## Begin

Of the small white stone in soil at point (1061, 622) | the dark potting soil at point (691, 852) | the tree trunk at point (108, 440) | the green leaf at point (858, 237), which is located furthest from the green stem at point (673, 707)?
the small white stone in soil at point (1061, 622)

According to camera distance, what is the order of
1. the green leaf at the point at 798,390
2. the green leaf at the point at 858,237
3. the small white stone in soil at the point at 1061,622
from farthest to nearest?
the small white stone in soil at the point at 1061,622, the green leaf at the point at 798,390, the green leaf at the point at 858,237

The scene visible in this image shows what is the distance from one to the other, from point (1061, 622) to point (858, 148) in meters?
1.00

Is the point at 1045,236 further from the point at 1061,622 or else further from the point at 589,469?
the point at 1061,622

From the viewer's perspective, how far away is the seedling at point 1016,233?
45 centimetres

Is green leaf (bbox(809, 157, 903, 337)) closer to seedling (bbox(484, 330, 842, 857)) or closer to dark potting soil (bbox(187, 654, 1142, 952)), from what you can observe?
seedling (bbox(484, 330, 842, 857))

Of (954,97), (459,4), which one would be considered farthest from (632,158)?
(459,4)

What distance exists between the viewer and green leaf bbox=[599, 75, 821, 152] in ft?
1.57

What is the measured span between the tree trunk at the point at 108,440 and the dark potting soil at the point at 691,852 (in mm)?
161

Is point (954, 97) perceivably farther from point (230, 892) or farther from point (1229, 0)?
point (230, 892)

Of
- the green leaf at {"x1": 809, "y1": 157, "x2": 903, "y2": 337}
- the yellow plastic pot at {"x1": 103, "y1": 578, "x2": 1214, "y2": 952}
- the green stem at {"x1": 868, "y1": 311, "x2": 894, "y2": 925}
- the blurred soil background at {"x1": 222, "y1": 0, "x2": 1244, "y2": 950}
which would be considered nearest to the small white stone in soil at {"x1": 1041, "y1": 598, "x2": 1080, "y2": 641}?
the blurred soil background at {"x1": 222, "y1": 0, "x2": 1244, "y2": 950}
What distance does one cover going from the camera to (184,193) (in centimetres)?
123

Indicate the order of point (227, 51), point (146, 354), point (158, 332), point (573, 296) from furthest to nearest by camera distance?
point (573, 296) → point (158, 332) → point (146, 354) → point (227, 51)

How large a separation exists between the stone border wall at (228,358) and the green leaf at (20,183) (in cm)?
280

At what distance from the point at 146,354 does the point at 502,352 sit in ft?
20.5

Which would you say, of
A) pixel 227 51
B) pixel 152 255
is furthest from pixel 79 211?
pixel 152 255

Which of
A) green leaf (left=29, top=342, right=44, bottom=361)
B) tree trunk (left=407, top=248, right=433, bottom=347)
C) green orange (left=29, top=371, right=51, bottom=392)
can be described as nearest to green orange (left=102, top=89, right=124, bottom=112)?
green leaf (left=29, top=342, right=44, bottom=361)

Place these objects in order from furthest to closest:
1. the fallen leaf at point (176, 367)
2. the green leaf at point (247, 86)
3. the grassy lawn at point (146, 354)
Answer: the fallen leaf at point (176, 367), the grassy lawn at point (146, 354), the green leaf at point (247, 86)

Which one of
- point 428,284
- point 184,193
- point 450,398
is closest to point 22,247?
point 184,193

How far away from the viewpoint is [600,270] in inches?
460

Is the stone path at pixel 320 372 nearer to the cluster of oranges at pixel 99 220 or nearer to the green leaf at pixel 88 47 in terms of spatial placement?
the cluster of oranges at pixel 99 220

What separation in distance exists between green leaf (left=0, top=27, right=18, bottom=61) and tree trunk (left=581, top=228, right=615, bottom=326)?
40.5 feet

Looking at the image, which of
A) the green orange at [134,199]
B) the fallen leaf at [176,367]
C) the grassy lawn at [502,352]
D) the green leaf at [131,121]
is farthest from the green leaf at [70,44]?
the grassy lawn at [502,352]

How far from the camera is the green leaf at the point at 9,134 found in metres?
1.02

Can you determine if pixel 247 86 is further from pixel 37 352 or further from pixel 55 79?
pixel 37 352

## End

Directive:
Reproduce all of the material above word for word, keeping every line, number, and mark of punctuation the same.

Exercise output:
Of the small white stone in soil at point (1061, 622) | the dark potting soil at point (691, 852) | the tree trunk at point (108, 440) | the green leaf at point (858, 237), which is located furthest from the green stem at point (673, 707)?
the small white stone in soil at point (1061, 622)

According to camera distance, what is the order of
1. the green leaf at the point at 798,390
2. the green leaf at the point at 858,237
3. the small white stone in soil at the point at 1061,622
from farthest to nearest?
the small white stone in soil at the point at 1061,622, the green leaf at the point at 798,390, the green leaf at the point at 858,237

The scene visible in this image shows what is the distance from one to the other, from point (1061, 622) to point (858, 148) in meters?
1.00

Is the point at 1045,236 further from the point at 1061,622 or else further from the point at 589,469?
the point at 1061,622

From the viewer's perspective, how far away is the seedling at point 1016,233?
45 centimetres

Is green leaf (bbox(809, 157, 903, 337)) closer to seedling (bbox(484, 330, 842, 857)) or closer to dark potting soil (bbox(187, 654, 1142, 952)), from what you can observe?
seedling (bbox(484, 330, 842, 857))

Of (954,97), (459,4), which one would be considered farthest from (632,158)?
(459,4)

What distance exists between the viewer and green leaf bbox=[599, 75, 821, 152] in ft?
1.57

What is the measured span between the tree trunk at the point at 108,440 and the dark potting soil at the point at 691,852 (in mm)?
161

Is point (954, 97) perceivably farther from point (230, 892) or farther from point (1229, 0)?
point (230, 892)

Of
- the green leaf at {"x1": 809, "y1": 157, "x2": 903, "y2": 337}
- the yellow plastic pot at {"x1": 103, "y1": 578, "x2": 1214, "y2": 952}
- the green stem at {"x1": 868, "y1": 311, "x2": 894, "y2": 925}
- the blurred soil background at {"x1": 222, "y1": 0, "x2": 1244, "y2": 950}
which would be considered nearest to the small white stone in soil at {"x1": 1041, "y1": 598, "x2": 1080, "y2": 641}?
the blurred soil background at {"x1": 222, "y1": 0, "x2": 1244, "y2": 950}
What distance does one cover going from the camera to (184,193) (in centimetres)?
123

Indicate the order of point (227, 51), point (146, 354), point (158, 332), point (573, 296) from furthest to nearest by camera distance?
point (573, 296) → point (158, 332) → point (146, 354) → point (227, 51)

How large a separation exists between the stone border wall at (228,358) and the green leaf at (20,183) (in cm)?
280

At what distance from the point at 146,354 does the point at 502,352 sit in ft?
20.5

Which would you say, of
A) pixel 227 51
B) pixel 152 255
is furthest from pixel 79 211?
pixel 152 255

Which of
A) green leaf (left=29, top=342, right=44, bottom=361)
B) tree trunk (left=407, top=248, right=433, bottom=347)
C) green orange (left=29, top=371, right=51, bottom=392)
can be described as nearest to green orange (left=102, top=89, right=124, bottom=112)?
green leaf (left=29, top=342, right=44, bottom=361)

Place these objects in order from furthest to closest:
1. the fallen leaf at point (176, 367)
2. the green leaf at point (247, 86)
3. the grassy lawn at point (146, 354)
Answer: the fallen leaf at point (176, 367), the grassy lawn at point (146, 354), the green leaf at point (247, 86)

Which one of
- point 428,284
- point 184,193
- point 450,398
is closest to point 22,247?
point 184,193

How far away from the viewpoint is [600,270] in inches?
460

Is the stone path at pixel 320 372 nearer to the cluster of oranges at pixel 99 220 or nearer to the green leaf at pixel 88 47 in terms of spatial placement?
the cluster of oranges at pixel 99 220

What separation in distance exists between green leaf (left=0, top=27, right=18, bottom=61) and tree trunk (left=581, top=228, right=615, bottom=326)?
40.5 feet

Looking at the image, which of
A) the green orange at [134,199]
B) the fallen leaf at [176,367]
C) the grassy lawn at [502,352]
D) the green leaf at [131,121]
is farthest from the green leaf at [70,44]?
the grassy lawn at [502,352]

How far from the camera is the green leaf at the point at 9,134 found in metres?
1.02

Can you determine if pixel 247 86 is further from pixel 37 352 or further from pixel 55 79?
pixel 37 352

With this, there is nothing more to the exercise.